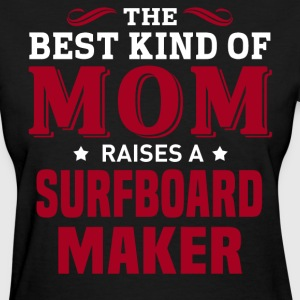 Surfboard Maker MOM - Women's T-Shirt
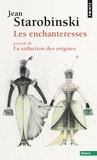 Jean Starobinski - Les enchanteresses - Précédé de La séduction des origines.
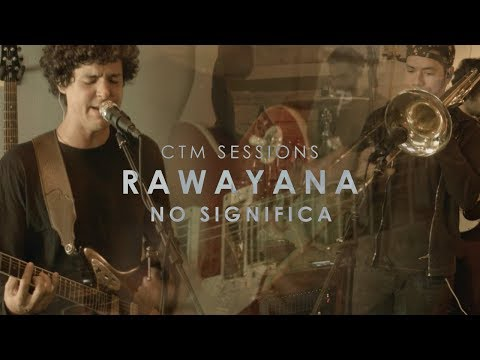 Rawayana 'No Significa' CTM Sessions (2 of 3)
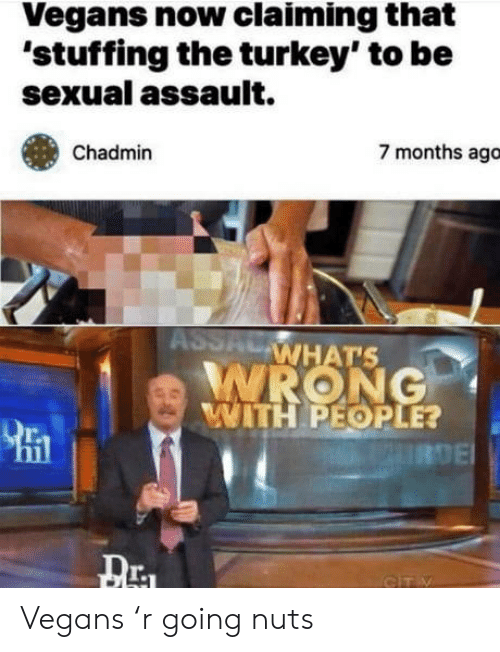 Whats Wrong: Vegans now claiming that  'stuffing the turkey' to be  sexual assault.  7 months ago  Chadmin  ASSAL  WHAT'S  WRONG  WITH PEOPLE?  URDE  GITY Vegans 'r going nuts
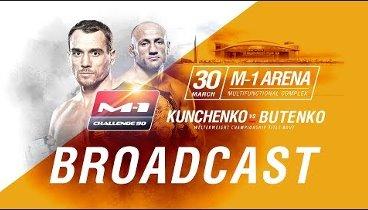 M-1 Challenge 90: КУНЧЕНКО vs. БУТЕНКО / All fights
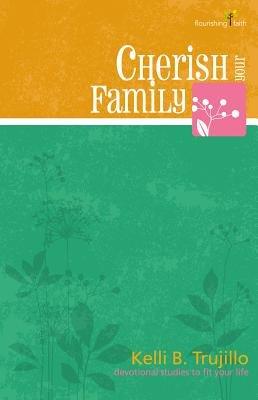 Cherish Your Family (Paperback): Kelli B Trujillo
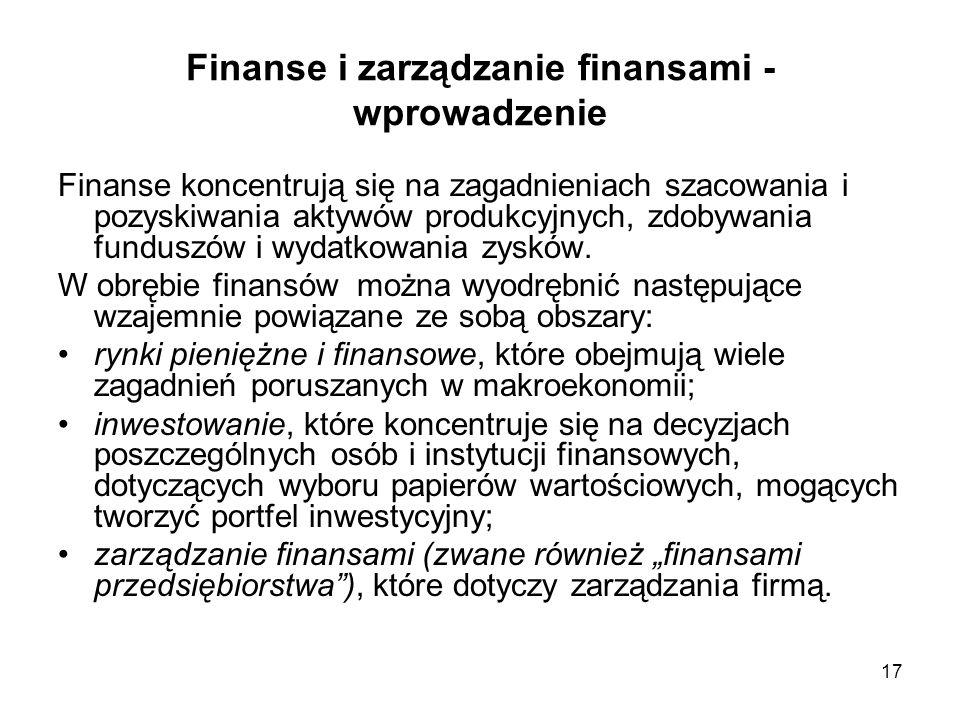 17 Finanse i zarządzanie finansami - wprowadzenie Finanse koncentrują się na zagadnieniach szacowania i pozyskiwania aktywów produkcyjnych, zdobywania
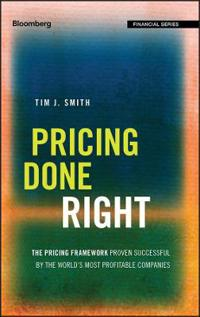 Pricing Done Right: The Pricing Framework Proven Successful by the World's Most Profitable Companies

________________________

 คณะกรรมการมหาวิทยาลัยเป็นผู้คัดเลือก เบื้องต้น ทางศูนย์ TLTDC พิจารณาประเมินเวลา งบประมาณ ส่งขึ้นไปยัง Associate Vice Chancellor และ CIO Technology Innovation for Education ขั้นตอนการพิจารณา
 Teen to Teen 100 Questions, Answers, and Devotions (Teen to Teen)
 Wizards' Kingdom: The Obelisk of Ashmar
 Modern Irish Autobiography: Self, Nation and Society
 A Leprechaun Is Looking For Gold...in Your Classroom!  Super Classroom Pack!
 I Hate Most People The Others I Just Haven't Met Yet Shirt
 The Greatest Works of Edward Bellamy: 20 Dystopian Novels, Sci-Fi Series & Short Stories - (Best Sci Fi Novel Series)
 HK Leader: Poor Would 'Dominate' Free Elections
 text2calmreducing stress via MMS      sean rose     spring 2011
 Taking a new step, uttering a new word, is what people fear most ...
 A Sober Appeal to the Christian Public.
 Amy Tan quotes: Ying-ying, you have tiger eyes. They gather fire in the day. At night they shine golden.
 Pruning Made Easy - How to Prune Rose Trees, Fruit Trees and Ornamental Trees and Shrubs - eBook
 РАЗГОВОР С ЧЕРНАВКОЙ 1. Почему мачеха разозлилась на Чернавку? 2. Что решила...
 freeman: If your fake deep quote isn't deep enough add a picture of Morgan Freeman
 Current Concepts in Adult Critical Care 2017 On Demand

________________________

== What you have to do ==
Above are the records; from them, give again exactly the lines from the one containing "text2calmreducing stress via" through the one containing "Current Concepts in", both included.

== Result for this exercise ==
 text2calmreducing stress via MMS      sean rose     spring 2011
 Taking a new step, uttering a new word, is what people fear most ...
 A Sober Appeal to the Christian Public.
 Amy Tan quotes: Ying-ying, you have tiger eyes. They gather fire in the day. At night they shine golden.
 Pruning Made Easy - How to Prune Rose Trees, Fruit Trees and Ornamental Trees and Shrubs - eBook
 РАЗГОВОР С ЧЕРНАВКОЙ 1. Почему мачеха разозлилась на Чернавку? 2. Что решила...
 freeman: If your fake deep quote isn't deep enough add a picture of Morgan Freeman
 Current Concepts in Adult Critical Care 2017 On Demand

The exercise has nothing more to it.